__Your objective__
Pictures stay out of the copy, and everything else in the data below is repeated exactly.

** Given material follows **

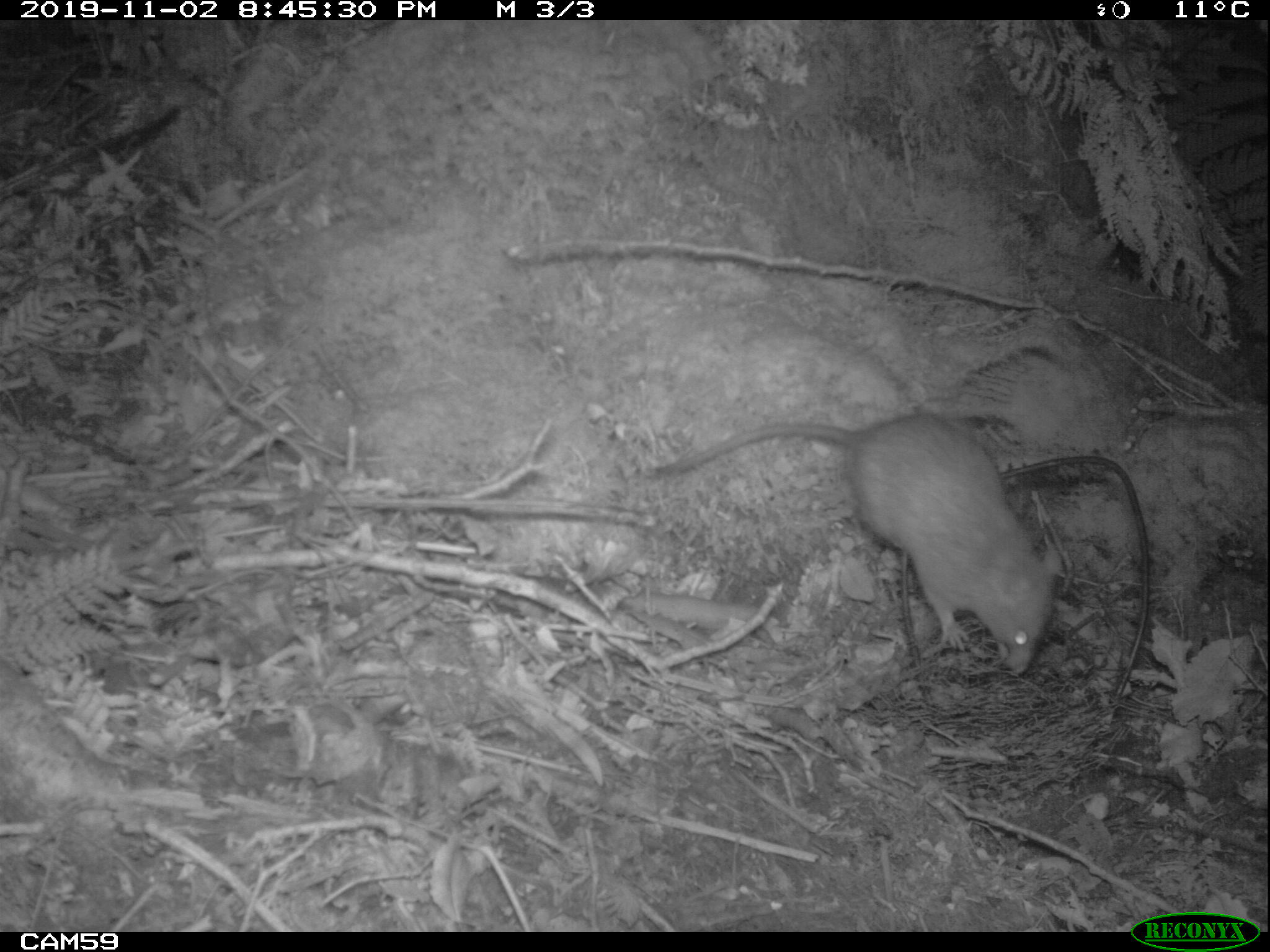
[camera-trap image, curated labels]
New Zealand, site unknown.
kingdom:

** End of Given material **

__Output for this task__
[camera-trap image, curated labels]
New Zealand, site unknown.
kingdom:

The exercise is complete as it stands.